Like many people, I am in favour of better data on the higher education sector. But while this call unites a lot of people, there is remarkably little thinking that goes into the question of how to achieve it. This is a problem, because unless we arrive at a better common understanding of both the cost and the utility of different kinds of data, we are going to remain stuck in our current position.
First, we need to ask ourselves what data we need to know versus what kinds of data it would be nice to know. This is of course, not a value-free debate: people can have legitimate differences about what data is needed and what is not. But I think a simple way to at least address this problem is to ask of any proposed data collection: i) what questions does this data answer? And ii) what would we do differently if we knew the answer to that question? If the answer to either question is vague, maybe we should put less emphasis on the data.
In fact, I’d argue that most of the data that institutions and government are keen to push out are pretty low on the “what would we do differently” scale. Enrolments (broken down in various ways), funding, etc – those are all inputs. We have all that data, and they’re important: but they don’t tell you much about what’s going right or going wrong in the system. They tell you what kind of car you’re driving, but not your speed or direction.
What’s the data we need? Outputs. Completion rates. Transitions rates. At the program, institutional and system level. Also outcomes: what happens to graduates? How quickly do they transition to permanent careers. And do they feel their educational career was a help or a hindrance to getting the career they wanted? And yeah, by institution and (within reason) by program. We have some of this data, in some parts of the country (BC is by far the best at this) but even here we rely far too heavily on some fairly clumsy quantitative indicators and not enough on qualitative information like: “what do graduates three years out think the most/least beneficial part of their program was?”
Same thing on research.
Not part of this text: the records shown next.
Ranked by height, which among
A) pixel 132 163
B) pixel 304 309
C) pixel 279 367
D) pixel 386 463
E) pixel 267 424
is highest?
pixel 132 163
We need better data on PhD outcomes. We need a better sense of the pros and cons of more/smaller grants versus fewer/larger ones. We need a better sense of how knowledge is actually transferred from institutions to firms, and what firms do with the knowledge in terms of turning them into product or process innovations. Or, arguably, on community impact (though there I’m not completely convinced we even know yet what the right questions are).
Very few of these questions can be answered through big national statistical datasets about higher education. Even when it comes to questions like access to education, it’s probably far more important that we have more data on people who do not go to PSE than to have better or speedier data access to enrolment data. And yet we have nothing on this, and haven’t had since the Youth in Transition Survey ended. But that’s expensive and could cost upwards of ten millions of dollars. Smaller scale, local studies could be done for a fraction of the cost – if someone were willing to fund them.
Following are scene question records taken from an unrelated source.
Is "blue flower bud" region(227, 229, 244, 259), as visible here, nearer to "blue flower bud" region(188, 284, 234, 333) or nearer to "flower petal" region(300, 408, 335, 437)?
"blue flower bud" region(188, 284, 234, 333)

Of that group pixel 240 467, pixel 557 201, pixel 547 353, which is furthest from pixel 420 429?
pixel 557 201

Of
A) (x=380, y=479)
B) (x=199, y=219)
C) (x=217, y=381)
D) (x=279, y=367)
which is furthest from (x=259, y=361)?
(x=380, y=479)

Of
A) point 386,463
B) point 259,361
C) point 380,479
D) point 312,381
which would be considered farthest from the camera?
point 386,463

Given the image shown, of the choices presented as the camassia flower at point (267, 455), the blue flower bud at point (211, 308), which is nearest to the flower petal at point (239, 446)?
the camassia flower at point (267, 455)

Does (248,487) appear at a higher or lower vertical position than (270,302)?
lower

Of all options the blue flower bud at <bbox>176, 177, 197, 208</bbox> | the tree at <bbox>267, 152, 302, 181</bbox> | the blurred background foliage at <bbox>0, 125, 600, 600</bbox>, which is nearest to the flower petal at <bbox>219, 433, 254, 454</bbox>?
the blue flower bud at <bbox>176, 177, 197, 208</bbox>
There are actually enormous data resources available at the provincial and institutional level to work from. Want to find individuals who finished high school but didn’t attend PSE? Most provinces now have individual student numbers which could be used to identify these individuals and bring them into a study. Want to look at program completion rates? All institutions have the necessary data: they just choose not to release it.
All of which is to say: we could have a data revolution in this country. But it’s not going to come primarily from better national data sets run by Statistics Canada. It’s going to come from lots of little studies creating a more data-rich environment for decision-making. It’s going to come from governments and institutions changing their data mindsets from one where hoarding data is the default to one where publishing is the default. It’s going to come from switching focus from inputs to outputs.
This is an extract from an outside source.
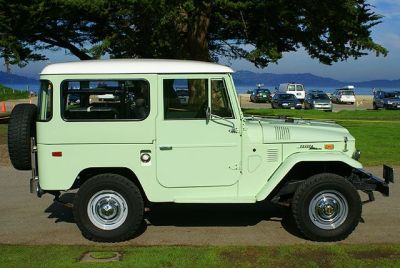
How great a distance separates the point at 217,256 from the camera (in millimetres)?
5824

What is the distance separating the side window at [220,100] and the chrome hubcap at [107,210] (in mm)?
1584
Even more succinctly: we are all part of the problem. We are all part of the solution. Stop waiting for someone else to come along and fix it.
I would add that our approach to data publication, not just collection, is in dire need of improvement.
I imagine you chose not to mention that because ‘first things first,’ but I think broadening the discussion about the value of data to new audiences helps build the case to do better on the collection side. Better data are essential for better policy-making (and maybe that should be reason enough to improve things), but good data are also of enormous interest to prospective students and their families; I’m certain your hypothetical “what do graduates three years out think the most/least beneficial part of their program was” data would be extraordinarily helpful for someone trying to plan their educational and career pathway.
Much of the data we collect aren’t made public, or are effectively available only to those with the wherewithal and time to dig for it, parse out all the various bits and piece from different sources, then put it all back together in a format that can give a cohesive, comparative picture. Centralized, standardized, and public reporting of the data we collect is something we desperately need. This is the conversation we’ve been having with universities and decision-makers this year.
tl;dr information is useful to everyone if it’s made accessible, and that’s all the more reason we should do better at collecting it.